An article I discovered while researching my topic for the first paper in this class definitely gave me pause and has caused me to reflect on LEGO's iconic products as well as other toys. In “Polluting our kids’ imagination”? Exploring the power of Lego in the discourse on sustainable mobility", Nils Stockmann and Antonia Graf dig into the links between the LEGO products and the connections they build in childrens' minds with regard to forms of transportation. In their study, they find that the automobile is by far the dominant form represented in terms of how LEGO minifigures get around their world. For example, among 83 sets that were marketed in 2019 in Germany for their study which represented real-world objects or places (as opposed to fictional ones), there were 19 cars, 13 trucks or other heavy vehicles, 6 motorcycles, and 10 other vehicles, while only two sets incorporated a bicycle or forms of public transportation like buses or trains. They further break down this study to assert that amongst LEGO sets, in addition to being the dominant form of transportation, cars and their drivers consistently play the role of heroes, many real-world auto companies have sets representing their vehicles, and more sustainable forms of human mobility are barely represented at all. They conclude with inferences on the real-world impacts of children playing with toys that are essentially biased in this way, stating that "toy (and related) companies and the performative act of playing have the potential to not only hinder and re-signify unsustainable forms of mobility, they also can contribute to the production of future-orientated imaginaries of sustainable mobility and other sectors as well." There's at least a silver lining in that even though unsustainble transportation methods are over-represented currently, a shift in this can be a vessel for change.
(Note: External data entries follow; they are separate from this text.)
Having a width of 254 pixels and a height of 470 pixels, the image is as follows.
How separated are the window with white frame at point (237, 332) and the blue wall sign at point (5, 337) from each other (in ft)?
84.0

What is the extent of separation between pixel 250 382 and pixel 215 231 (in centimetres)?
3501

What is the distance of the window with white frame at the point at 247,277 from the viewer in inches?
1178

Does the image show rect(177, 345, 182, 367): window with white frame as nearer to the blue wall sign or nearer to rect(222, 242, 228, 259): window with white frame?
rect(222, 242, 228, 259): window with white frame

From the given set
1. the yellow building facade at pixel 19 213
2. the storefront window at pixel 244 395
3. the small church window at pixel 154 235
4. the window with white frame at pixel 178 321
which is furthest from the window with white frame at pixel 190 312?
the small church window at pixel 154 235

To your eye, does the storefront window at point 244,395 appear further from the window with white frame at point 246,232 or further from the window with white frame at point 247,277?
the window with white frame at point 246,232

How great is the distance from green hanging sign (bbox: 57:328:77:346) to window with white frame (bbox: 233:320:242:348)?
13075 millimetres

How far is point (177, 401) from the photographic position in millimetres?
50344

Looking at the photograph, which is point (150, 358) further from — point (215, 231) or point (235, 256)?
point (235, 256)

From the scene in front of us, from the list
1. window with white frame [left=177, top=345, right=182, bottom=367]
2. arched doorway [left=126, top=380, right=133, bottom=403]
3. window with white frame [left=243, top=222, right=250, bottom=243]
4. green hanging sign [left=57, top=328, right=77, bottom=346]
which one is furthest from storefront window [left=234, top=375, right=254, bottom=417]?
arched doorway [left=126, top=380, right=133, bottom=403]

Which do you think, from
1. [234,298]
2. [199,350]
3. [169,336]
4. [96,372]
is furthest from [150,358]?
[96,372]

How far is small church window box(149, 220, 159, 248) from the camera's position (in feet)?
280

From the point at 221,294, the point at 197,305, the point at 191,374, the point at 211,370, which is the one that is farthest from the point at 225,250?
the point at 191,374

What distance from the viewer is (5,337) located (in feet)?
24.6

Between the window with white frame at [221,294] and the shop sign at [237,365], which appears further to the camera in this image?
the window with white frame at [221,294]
Taking their study and conclusions beyond just LEGO seems, at least anecdotally, to also accurately represent toys as a whole in the modern world. A walk through any toy aisle would show very strong automobile presence, and this seems to span ages from babies to teenagers. This emphasis on cars, which permates so much of this space that it seems unavoidable, leaves sustainable forms of transportation relegated to the role of “the boring and unnormal other," as put by Stockmann and Graf. While I find it hard to envision sweeping changes happening to address something like this, I think it's certainly worthwhile to study more and find ways to subtly influence; with the path the world seems to be on, every lever for change must be found and implemented for us to make overarching strides towards sustainble living as a species.